12 grudnia 2015

Śląska kuchnia cz. II

Śląska kuchnia ma być przede wszystkim sycąca. Jest prosta aczkolwiek pojawiają się smaki, jak na warunki chłopskie, dość egzotyczne. Mitem jest kojarzenie potraw śląskich jako ciężkich i niezdrowych. Wiele bowiem zależy od naszego podejścia do przyrządzanych dań. Współcześnie nie musimy jeść tyle ile nasi przodkowie, czasami nie musimy dodawać tłuszczu - spokojnie można wejść w XXI wiek nie tracąc tradycji.

Obiad

Obiad niemal zawsze był dwudaniowy. Wyjątek stanowiły dni postne, czyli piątki.

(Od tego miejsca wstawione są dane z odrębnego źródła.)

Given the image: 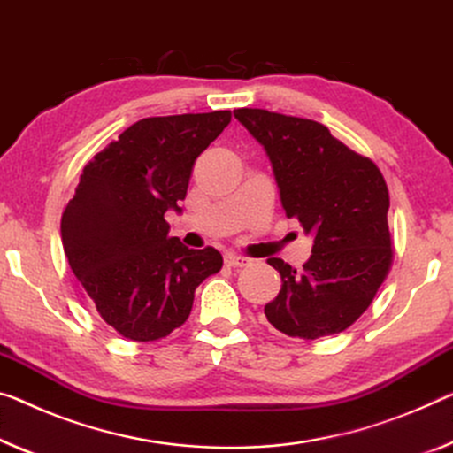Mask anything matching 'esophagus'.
<instances>
[{"mask_svg":"<svg viewBox=\"0 0 453 453\" xmlns=\"http://www.w3.org/2000/svg\"><path fill=\"white\" fill-rule=\"evenodd\" d=\"M225 263L228 267H245V265H249V259L247 257H241V255H236V253H226L225 255Z\"/></svg>","mask_w":453,"mask_h":453,"instance_id":"1","label":"esophagus"}]
</instances>
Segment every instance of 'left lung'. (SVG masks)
I'll use <instances>...</instances> for the list:
<instances>
[{
	"label": "left lung",
	"instance_id": "8db88e82",
	"mask_svg": "<svg viewBox=\"0 0 453 453\" xmlns=\"http://www.w3.org/2000/svg\"><path fill=\"white\" fill-rule=\"evenodd\" d=\"M234 119L265 150L285 214L314 239L302 271L267 259L281 275L280 294L265 305L269 324L303 340L346 330L391 267L385 178L318 121L265 109H234Z\"/></svg>",
	"mask_w": 453,
	"mask_h": 453
}]
</instances>
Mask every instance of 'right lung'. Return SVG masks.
<instances>
[{"label":"right lung","mask_w":453,"mask_h":453,"mask_svg":"<svg viewBox=\"0 0 453 453\" xmlns=\"http://www.w3.org/2000/svg\"><path fill=\"white\" fill-rule=\"evenodd\" d=\"M231 123V111L148 117L82 168L60 222L62 247L101 318L121 336L151 342L190 316L194 291L219 273L217 249L170 236L196 157Z\"/></svg>","instance_id":"add662e5"}]
</instances>
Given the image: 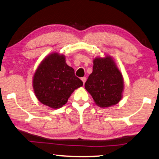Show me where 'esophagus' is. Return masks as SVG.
Returning a JSON list of instances; mask_svg holds the SVG:
<instances>
[{
  "label": "esophagus",
  "mask_w": 159,
  "mask_h": 159,
  "mask_svg": "<svg viewBox=\"0 0 159 159\" xmlns=\"http://www.w3.org/2000/svg\"><path fill=\"white\" fill-rule=\"evenodd\" d=\"M81 80H82V81L83 82V84H84L85 82H86V80H87V77H82V78H81Z\"/></svg>",
  "instance_id": "1"
}]
</instances>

Gdy obydwoje rodziców pracowało wtedy dzieci szły do dziadków – nawet jeżeli była to wioska obok i trzeba było dojeżdżać. Dawniej musiał być konkretny, bo chłop miał być jak trzydrzwiowa szafa – szeroki, choć niekoniecznie od mięśni. Kobieta z kolei musiała posturą dorównywać młodym facetom, a nawet być większą od nich. Trzeba było mieć za co chwycić, a też musiała pracować fizycznie. 

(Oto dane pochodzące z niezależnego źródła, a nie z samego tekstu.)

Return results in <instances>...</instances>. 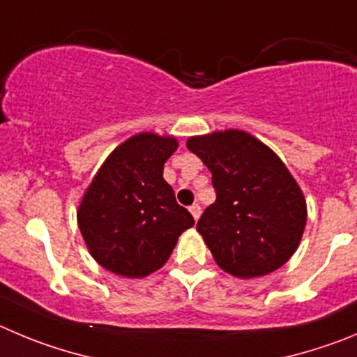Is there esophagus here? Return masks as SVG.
Listing matches in <instances>:
<instances>
[{"label":"esophagus","instance_id":"esophagus-1","mask_svg":"<svg viewBox=\"0 0 357 357\" xmlns=\"http://www.w3.org/2000/svg\"><path fill=\"white\" fill-rule=\"evenodd\" d=\"M190 213H192V216H194V220H199V216H201V206L195 202V204L190 206Z\"/></svg>","mask_w":357,"mask_h":357}]
</instances>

Zupy, które stanowią pierwsze danie to: cyganiony żur, wodzionka i germuszka. O ile drugiej z wymienionych nie trzeba opisywać, bowiem stała się powszechnie znana o tyle pozostałe trzeba opisać. Jak nie trudno się domyślić cyganiony żur swą nazwę zawdzięcza podobieństwem do polskiego żurku. Wynika ono ze smaku. Sam proces gotowania różni się diametralnie, ponieważ jego podstawą jest maślanka lub kefir, do którego się dodaje mąkę i przyprawy. W tym samym czasie zagotowuje się wodę z ziołami. Następnie łączy się oba tak, aby produkt mleczny się nie zważył. Z kolei germuszka nie ma swojego odpowiednika w znanej mi kuchni polskiej. Jest to zupa krem z chleba.

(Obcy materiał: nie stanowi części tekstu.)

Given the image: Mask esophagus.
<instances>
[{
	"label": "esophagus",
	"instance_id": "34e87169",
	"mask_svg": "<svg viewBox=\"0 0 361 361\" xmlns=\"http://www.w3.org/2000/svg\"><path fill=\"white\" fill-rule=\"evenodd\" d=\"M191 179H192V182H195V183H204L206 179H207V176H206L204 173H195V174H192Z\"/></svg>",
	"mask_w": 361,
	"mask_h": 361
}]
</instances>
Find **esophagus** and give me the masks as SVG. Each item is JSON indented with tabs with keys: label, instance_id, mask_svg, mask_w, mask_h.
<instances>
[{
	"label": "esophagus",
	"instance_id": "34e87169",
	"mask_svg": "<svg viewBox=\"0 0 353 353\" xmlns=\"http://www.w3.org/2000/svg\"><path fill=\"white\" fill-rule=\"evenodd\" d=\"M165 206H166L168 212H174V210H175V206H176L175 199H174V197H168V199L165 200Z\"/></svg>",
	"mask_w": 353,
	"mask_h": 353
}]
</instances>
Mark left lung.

Druga część obiadu jest bardziej konkretna. Jej podstawą są ziemniaki - gotowane lub smażone, Niemal zawsze stanowiły część całości. Dodatki są różne. Może to być kapusta zasmażana na maśle i mące lub sosie beszamelowym oraz fragment jakiegoś mięsa (np. schabu) z sosem. Innym daniem z wykorzystaniem kartofli jest ciaperkapusta z klopsami z mięsa mielonego. Można również ugotować je w mundurkach i zjeść ze śledziami w sosie cebulowym.

Powyższe obiady były przygotowywane "bez tydziń". Niedzielnym obiadem były rozpowszechnione w Polsce kluski śląskie z sosem, modrom kapustą i roladą. Mało kto wie, że można wyróżnić trzy rodzaje klusek: czarne, z dziurką i okrągłe. Pierwsze z nich robi się poprzez dodanie do ciasta surowego startego ziemniaka - im dłużej leży w kuchni (maks. 6 godzin) tym ciasto będzie ciemniejsze. Różnica pomiędzy dwoma następnymi rodzajami jest w składnikach i wykonaniu. W okrągłych nie robi się dziurki, a zamiast mąki ziemniaczanej dodaje się pszenną.  Zupą poprzedzającą ten zestaw jest zazwyczaj rosół.

Co zrobić w poniedziałek jeżeli zostały kluski z obiadu? Można je upiec na blasze (jeżeli mamy jeszcze piec węglowy) lub na patelni bez tłuszczu. Dotyczy to zarówno upieczonych jak i surowych kulek. Blachkluchy zrobione z surowego ciasta można zjeść na słodko. Zazwyczaj był to wtedy obiad jednodaniowy. 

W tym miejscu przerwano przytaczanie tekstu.